───── SOURCE MATERIAL
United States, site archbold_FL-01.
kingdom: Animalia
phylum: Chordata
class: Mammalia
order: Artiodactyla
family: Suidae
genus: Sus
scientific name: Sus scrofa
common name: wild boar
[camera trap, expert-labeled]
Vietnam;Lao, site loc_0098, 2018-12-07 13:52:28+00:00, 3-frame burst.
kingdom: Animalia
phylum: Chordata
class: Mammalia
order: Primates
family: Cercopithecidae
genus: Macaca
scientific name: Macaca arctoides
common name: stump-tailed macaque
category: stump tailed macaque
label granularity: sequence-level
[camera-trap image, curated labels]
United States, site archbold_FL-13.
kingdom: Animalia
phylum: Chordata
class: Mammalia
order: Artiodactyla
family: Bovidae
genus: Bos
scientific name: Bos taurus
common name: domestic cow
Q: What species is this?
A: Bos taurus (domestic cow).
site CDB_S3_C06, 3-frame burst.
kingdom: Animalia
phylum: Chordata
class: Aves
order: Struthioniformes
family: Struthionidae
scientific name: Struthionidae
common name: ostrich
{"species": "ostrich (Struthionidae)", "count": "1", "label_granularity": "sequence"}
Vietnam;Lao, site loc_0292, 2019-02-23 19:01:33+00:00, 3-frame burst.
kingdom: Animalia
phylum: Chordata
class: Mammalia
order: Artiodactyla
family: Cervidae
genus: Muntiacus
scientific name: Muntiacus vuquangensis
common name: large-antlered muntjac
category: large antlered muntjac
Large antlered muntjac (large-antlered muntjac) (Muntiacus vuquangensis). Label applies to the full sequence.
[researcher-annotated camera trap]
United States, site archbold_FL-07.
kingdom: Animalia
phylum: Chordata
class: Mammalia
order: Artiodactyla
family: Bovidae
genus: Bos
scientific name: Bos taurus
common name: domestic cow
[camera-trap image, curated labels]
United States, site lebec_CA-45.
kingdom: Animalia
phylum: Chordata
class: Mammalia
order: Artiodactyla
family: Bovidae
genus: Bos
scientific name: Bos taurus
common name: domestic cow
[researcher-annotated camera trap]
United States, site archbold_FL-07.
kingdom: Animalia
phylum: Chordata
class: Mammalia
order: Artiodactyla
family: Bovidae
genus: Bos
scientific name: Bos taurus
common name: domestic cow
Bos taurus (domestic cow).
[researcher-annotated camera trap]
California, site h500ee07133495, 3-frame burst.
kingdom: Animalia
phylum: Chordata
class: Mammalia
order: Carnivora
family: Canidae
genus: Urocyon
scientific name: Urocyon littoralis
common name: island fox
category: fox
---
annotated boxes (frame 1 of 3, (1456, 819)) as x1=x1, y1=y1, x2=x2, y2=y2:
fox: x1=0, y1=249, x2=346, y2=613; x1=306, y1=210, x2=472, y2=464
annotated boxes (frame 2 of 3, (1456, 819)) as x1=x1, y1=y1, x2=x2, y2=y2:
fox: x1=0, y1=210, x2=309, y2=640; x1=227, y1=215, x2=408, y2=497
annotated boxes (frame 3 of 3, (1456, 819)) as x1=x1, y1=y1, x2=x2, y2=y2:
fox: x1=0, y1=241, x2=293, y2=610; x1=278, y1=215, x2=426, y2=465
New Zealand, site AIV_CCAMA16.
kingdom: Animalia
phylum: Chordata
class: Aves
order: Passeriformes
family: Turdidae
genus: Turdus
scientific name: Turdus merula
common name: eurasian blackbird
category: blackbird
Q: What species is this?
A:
──────────
* ASSIGNED TASK *
Each line above must be returned exactly as written.

* SOLUTION *
United States, site archbold_FL-01.
kingdom: Animalia
phylum: Chordata
class: Mammalia
order: Artiodactyla
family: Suidae
genus: Sus
scientific name: Sus scrofa
common name: wild boar
[camera trap, expert-labeled]
Vietnam;Lao, site loc_0098, 2018-12-07 13:52:28+00:00, 3-frame burst.
kingdom: Animalia
phylum: Chordata
class: Mammalia
order: Primates
family: Cercopithecidae
genus: Macaca
scientific name: Macaca arctoides
common name: stump-tailed macaque
category: stump tailed macaque
label granularity: sequence-level
[camera-trap image, curated labels]
United States, site archbold_FL-13.
kingdom: Animalia
phylum: Chordata
class: Mammalia
order: Artiodactyla
family: Bovidae
genus: Bos
scientific name: Bos taurus
common name: domestic cow
Q: What species is this?
A: Bos taurus (domestic cow).
site CDB_S3_C06, 3-frame burst.
kingdom: Animalia
phylum: Chordata
class: Aves
order: Struthioniformes
family: Struthionidae
scientific name: Struthionidae
common name: ostrich
{"species": "ostrich (Struthionidae)", "count": "1", "label_granularity": "sequence"}
Vietnam;Lao, site loc_0292, 2019-02-23 19:01:33+00:00, 3-frame burst.
kingdom: Animalia
phylum: Chordata
class: Mammalia
order: Artiodactyla
family: Cervidae
genus: Muntiacus
scientific name: Muntiacus vuquangensis
common name: large-antlered muntjac
category: large antlered muntjac
Large antlered muntjac (large-antlered muntjac) (Muntiacus vuquangensis). Label applies to the full sequence.
[researcher-annotated camera trap]
United States, site archbold_FL-07.
kingdom: Animalia
phylum: Chordata
class: Mammalia
order: Artiodactyla
family: Bovidae
genus: Bos
scientific name: Bos taurus
common name: domestic cow
[camera-trap image, curated labels]
United States, site lebec_CA-45.
kingdom: Animalia
phylum: Chordata
class: Mammalia
order: Artiodactyla
family: Bovidae
genus: Bos
scientific name: Bos taurus
common name: domestic cow
[researcher-annotated camera trap]
United States, site archbold_FL-07.
kingdom: Animalia
phylum: Chordata
class: Mammalia
order: Artiodactyla
family: Bovidae
genus: Bos
scientific name: Bos taurus
common name: domestic cow
Bos taurus (domestic cow).
[researcher-annotated camera trap]
California, site h500ee07133495, 3-frame burst.
kingdom: Animalia
phylum: Chordata
class: Mammalia
order: Carnivora
family: Canidae
genus: Urocyon
scientific name: Urocyon littoralis
common name: island fox
category: fox
---
annotated boxes (frame 1 of 3, (1456, 819)) as x1=x1, y1=y1, x2=x2, y2=y2:
fox: x1=0, y1=249, x2=346, y2=613; x1=306, y1=210, x2=472, y2=464
annotated boxes (frame 2 of 3, (1456, 819)) as x1=x1, y1=y1, x2=x2, y2=y2:
fox: x1=0, y1=210, x2=309, y2=640; x1=227, y1=215, x2=408, y2=497
annotated boxes (frame 3 of 3, (1456, 819)) as x1=x1, y1=y1, x2=x2, y2=y2:
fox: x1=0, y1=241, x2=293, y2=610; x1=278, y1=215, x2=426, y2=465
New Zealand, site AIV_CCAMA16.
kingdom: Animalia
phylum: Chordata
class: Aves
order: Passeriformes
family: Turdidae
genus: Turdus
scientific name: Turdus merula
common name: eurasian blackbird
category: blackbird
Q: What species is this?
A:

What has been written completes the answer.